中途半端に関係性オタクであるがゆえに、彼の周りの男たちとの恋愛未来を想像できなかったのである。
そこで目に留まったのが、彼を軽やかに翻弄する女キャラだった。
好きな相手に振り回さる男、それが大変萌える要素である私にとって、その女は理想の受けだったのだ。

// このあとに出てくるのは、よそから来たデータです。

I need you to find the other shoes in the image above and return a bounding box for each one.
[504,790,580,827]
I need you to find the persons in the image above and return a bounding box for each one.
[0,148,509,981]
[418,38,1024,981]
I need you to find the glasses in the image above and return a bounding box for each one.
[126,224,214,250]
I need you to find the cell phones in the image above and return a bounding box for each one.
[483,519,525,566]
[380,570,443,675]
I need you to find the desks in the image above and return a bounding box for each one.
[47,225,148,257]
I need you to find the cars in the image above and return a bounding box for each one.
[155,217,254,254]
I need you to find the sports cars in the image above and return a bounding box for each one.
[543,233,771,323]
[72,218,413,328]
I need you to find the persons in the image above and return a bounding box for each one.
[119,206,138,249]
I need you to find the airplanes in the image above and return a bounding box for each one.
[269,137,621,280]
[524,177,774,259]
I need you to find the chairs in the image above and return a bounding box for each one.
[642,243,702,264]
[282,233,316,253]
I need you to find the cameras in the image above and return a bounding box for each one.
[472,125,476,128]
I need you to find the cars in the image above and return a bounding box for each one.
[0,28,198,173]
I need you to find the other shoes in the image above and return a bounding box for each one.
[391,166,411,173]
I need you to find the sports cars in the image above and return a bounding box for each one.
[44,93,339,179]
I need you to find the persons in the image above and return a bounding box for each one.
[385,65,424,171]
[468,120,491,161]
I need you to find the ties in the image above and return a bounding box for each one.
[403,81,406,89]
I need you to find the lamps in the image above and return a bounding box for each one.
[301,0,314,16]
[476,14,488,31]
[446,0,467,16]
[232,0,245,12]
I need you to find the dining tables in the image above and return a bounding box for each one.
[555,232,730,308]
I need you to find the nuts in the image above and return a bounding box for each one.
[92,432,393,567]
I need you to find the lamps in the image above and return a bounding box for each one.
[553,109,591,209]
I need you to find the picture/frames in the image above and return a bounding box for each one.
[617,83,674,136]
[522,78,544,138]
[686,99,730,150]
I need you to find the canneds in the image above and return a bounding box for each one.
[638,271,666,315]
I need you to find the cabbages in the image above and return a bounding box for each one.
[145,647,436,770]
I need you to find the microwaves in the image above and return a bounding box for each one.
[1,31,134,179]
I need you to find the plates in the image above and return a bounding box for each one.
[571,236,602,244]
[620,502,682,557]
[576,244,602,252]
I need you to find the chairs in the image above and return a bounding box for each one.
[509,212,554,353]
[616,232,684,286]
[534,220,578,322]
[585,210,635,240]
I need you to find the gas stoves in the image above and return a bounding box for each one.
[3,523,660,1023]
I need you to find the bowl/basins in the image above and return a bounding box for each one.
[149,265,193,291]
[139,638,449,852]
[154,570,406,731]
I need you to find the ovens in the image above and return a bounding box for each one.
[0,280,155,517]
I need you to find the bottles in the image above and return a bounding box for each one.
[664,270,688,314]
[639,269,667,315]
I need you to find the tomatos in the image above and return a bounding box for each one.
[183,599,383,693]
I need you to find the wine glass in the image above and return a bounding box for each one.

そして気づけば、〇十年ぶりに男女カップリングへ転がり落ちていた。
ただ、そのカップリングは決して創作が盛んなわけではなかった。
公開されている二次創作も多くなく、飢えた私は筆を執った。
欲望のまま書いてみたところ、エロを入れない限りはBLも男女も大して勝手が変わらず、自給自足は順調だった。
そう、エロを入れなければ。
尻や乳首の話なら書ける。
散々乳首開発の描写を書いてきたのに、同じノリで女の胸に挑んだ途端に筆が止まる。
この女、胸が大きすぎやしないか、と。
掬えばいいのか?
揉めばいいのか?
押しつぶせばいいのか?
どの動きが正解なのかまったくわからない。
どのタイミングで喘ぐのか。何と言わせながら喘ぐのか。
まさかこの年齢になって、童貞のような悩みに直面するとは思わなかった。